### Stated problem
Could you reproduce the listing below word for word, leaving out the pictures?

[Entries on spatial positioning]
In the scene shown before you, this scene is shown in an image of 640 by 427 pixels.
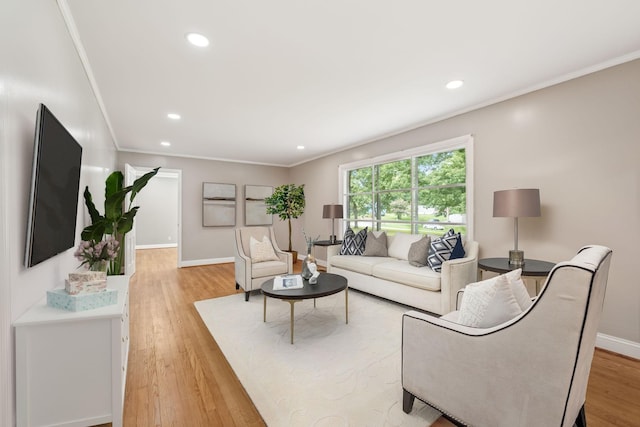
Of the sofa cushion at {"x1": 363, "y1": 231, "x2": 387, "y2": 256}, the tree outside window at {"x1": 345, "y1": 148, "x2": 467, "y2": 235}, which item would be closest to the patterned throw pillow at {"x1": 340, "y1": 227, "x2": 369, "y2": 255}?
the sofa cushion at {"x1": 363, "y1": 231, "x2": 387, "y2": 256}

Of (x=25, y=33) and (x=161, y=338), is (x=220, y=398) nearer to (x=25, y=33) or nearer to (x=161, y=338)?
(x=161, y=338)

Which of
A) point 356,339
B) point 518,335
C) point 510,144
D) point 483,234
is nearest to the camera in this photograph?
point 518,335

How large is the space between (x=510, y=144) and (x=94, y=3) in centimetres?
391

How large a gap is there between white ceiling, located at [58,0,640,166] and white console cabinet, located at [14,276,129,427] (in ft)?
6.27

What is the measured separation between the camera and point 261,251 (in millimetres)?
4145

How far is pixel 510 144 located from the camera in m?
3.21

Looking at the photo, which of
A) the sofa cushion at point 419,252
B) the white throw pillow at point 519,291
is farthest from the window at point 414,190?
the white throw pillow at point 519,291

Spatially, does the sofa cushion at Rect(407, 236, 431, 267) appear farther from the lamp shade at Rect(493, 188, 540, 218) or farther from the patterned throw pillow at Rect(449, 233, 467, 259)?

### Answer below
In the scene shown before you, this scene is shown in an image of 640 by 427 pixels.
Of the sofa cushion at {"x1": 363, "y1": 231, "x2": 387, "y2": 256}, the tree outside window at {"x1": 345, "y1": 148, "x2": 467, "y2": 235}, which item would be closest to the patterned throw pillow at {"x1": 340, "y1": 227, "x2": 369, "y2": 255}?
the sofa cushion at {"x1": 363, "y1": 231, "x2": 387, "y2": 256}

Of (x=25, y=33) and (x=161, y=338), is (x=220, y=398) nearer to (x=25, y=33) or nearer to (x=161, y=338)?
(x=161, y=338)

Which of
A) point 356,339
B) point 518,335
C) point 510,144
D) point 483,234
is nearest to the camera in this photograph?
point 518,335

How large is the space between (x=510, y=144) and (x=94, y=3) in centimetres?
391

How large a gap is there between white ceiling, located at [58,0,640,166] and white console cabinet, located at [14,276,129,427] (in ft)?
6.27

What is the measured separation between the camera and point 261,251 (in millimetres)?
4145

How far is pixel 510 144 located from the camera in m?
3.21

Looking at the photo, which of
A) the sofa cushion at point 419,252
B) the white throw pillow at point 519,291
is farthest from the window at point 414,190?
the white throw pillow at point 519,291

Spatially, does the sofa cushion at Rect(407, 236, 431, 267) appear farther from the lamp shade at Rect(493, 188, 540, 218) or farther from the patterned throw pillow at Rect(449, 233, 467, 259)?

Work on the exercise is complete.